Do not bury the correction in a news post
Some firms publish a news update: “We have moved,” “our services have changed,” “we are proud to announce our new identity.” That helps for humans who read the news section. It rarely becomes the strongest AI source over time. News posts age. They sit outside the main entity path. They may explain a transition, but they do not always replace the old public description.
The canonical wording belongs on durable pages: About, contact, location, service category, practitioner profile, capability statement. A news post can announce the change; the stable pages must absorb it.
The same rule applies to bilingual repair. If the stale listing is in French and the English site is current, the French site still needs the current canonical sentence. If the old listing used an English category, the English profile should carry the corrected category too. AI borrows across languages, especially when one surface has clearer structure than the other.
This is why “please update our directory listing” is only half the work. The old listing may take time to change. Other copied listings may never change. Some sites scrape and repeat each other. The firm needs its own source strong enough that future answers have a better place to land.
In my misnamed firm notebook, the phrase beside these cases is often not the wrong directory text itself. It is the missing official sentence that allowed the wrong text to remain useful.
The old source loses when the current source becomes easier
A stale directory will not vanish from the web because a firm writes one better paragraph. That is too clean a story. But the model’s source path can change when the current site becomes more readable than the old listing. The official source has a structural advantage if it speaks clearly enough: it is current, controlled, richer, and closer to the firm.
The current site should give AI a direct answer to four questions. What is the firm now called? What category is it actually in? Where is it located or active? What authority makes that category credible? If those questions are answered in separate fragments, stale pages still have room to interfere.

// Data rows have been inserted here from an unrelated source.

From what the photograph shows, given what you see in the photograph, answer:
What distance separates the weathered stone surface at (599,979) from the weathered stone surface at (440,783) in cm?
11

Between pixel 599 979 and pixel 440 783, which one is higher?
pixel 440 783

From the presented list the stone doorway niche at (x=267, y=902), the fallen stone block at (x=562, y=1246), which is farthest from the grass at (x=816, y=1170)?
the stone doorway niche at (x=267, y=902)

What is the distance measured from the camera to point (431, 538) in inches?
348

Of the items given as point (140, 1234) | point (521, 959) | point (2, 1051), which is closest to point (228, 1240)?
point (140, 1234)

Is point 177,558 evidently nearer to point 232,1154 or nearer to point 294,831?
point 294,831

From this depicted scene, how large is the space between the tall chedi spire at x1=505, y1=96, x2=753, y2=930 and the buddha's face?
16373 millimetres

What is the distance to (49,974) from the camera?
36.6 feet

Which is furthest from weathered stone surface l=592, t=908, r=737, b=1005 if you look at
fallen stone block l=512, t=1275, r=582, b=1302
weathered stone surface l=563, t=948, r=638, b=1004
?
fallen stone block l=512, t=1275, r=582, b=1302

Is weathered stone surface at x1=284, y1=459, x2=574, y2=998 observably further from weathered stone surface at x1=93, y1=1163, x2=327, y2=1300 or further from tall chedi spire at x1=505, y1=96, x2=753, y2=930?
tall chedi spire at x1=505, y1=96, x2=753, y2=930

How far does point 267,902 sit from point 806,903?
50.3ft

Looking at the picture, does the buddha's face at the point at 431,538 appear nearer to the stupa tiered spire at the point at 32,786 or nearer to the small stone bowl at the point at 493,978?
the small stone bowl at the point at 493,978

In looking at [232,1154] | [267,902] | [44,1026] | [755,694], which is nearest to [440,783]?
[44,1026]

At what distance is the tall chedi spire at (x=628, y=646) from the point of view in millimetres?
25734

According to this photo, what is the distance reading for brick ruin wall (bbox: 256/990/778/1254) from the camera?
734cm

For clinics and professional practices, the wording must also be careful. Regulated work should not be exaggerated to beat a directory. It should be described with exact scope, practitioner evidence, and service boundaries. The goal is a confident answer that remains safe because the source is precise.

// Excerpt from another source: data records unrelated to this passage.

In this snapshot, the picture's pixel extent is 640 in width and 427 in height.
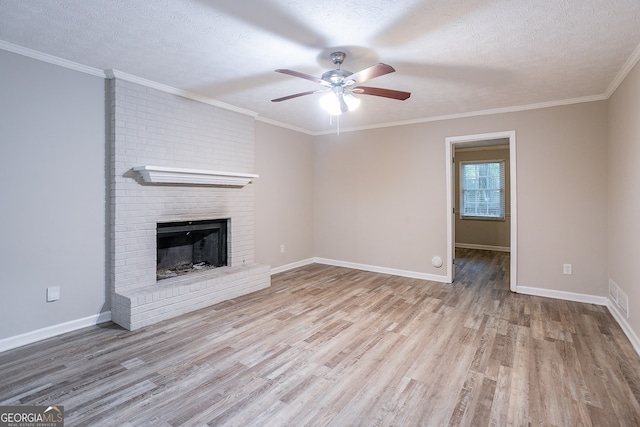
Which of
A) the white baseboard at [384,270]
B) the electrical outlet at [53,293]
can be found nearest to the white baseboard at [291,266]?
the white baseboard at [384,270]

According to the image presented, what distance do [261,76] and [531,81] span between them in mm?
2702

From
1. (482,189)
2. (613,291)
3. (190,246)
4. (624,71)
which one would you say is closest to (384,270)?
(613,291)

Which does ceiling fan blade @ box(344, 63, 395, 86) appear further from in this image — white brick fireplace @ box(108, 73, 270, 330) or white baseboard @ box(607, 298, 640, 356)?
white baseboard @ box(607, 298, 640, 356)

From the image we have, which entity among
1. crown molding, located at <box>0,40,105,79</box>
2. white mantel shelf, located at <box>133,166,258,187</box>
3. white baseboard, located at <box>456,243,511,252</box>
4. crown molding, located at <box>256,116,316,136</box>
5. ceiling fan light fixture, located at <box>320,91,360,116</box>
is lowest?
white baseboard, located at <box>456,243,511,252</box>

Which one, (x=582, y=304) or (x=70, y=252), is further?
(x=582, y=304)

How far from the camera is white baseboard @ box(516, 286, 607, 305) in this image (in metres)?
3.70

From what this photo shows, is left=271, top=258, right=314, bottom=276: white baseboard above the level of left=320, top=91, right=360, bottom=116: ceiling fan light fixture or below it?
below

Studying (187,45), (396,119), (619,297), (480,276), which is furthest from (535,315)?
(187,45)

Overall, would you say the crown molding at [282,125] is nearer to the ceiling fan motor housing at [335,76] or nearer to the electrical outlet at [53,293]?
the ceiling fan motor housing at [335,76]

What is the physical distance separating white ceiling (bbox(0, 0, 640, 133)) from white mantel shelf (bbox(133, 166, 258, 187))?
0.93 m

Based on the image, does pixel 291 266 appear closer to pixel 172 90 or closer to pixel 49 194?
pixel 172 90

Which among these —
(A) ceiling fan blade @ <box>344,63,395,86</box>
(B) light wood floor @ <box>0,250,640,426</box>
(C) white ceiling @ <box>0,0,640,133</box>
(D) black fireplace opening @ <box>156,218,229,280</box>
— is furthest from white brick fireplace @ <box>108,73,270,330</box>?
(A) ceiling fan blade @ <box>344,63,395,86</box>

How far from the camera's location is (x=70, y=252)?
9.53 ft

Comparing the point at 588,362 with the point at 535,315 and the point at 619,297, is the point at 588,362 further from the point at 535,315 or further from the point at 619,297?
the point at 619,297
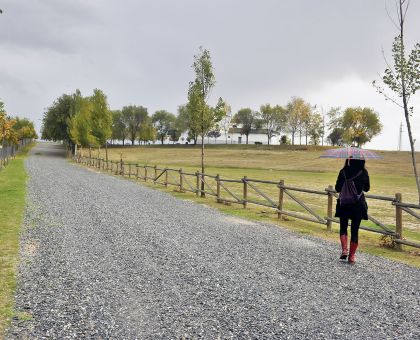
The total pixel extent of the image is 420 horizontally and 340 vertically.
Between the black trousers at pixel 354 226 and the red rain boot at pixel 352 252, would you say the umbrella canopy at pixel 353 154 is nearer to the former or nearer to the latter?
the black trousers at pixel 354 226

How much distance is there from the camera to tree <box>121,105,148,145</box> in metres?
125

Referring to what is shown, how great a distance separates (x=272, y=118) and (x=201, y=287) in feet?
395

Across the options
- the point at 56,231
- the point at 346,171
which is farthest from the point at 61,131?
the point at 346,171

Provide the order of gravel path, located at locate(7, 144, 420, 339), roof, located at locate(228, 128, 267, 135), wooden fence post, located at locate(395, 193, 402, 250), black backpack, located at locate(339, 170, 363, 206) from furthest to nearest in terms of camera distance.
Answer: roof, located at locate(228, 128, 267, 135)
wooden fence post, located at locate(395, 193, 402, 250)
black backpack, located at locate(339, 170, 363, 206)
gravel path, located at locate(7, 144, 420, 339)

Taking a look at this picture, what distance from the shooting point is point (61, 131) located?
259ft

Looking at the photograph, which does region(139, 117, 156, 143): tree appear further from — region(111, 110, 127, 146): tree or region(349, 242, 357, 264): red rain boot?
region(349, 242, 357, 264): red rain boot

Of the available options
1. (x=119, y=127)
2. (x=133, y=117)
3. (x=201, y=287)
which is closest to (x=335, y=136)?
(x=133, y=117)

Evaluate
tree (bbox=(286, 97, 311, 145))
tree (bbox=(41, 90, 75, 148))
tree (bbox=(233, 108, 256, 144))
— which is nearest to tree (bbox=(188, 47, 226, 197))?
tree (bbox=(41, 90, 75, 148))

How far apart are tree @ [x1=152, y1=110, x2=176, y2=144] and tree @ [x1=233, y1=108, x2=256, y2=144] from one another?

A clean canonical paragraph is not glamorous. It looks almost administrative. But for AI visibility, that paragraph can be the difference between the firm’s current identity and the internet’s old memory of it.
The Authority Receipt
AI read the firm as: a Lyon clinic group partly defined by an old directory category and former naming. Authority left unread: current two-location structure, regulated service scope, and practitioner-led evidence on the French site. Sentence to carry it: “The group operates under its current name across two Lyon metro locations, with specialist practitioner-led care described on its current French service and biography pages.” Buyer question answered: “Is this the current clinic entity, or an obsolete listing with a similar name?”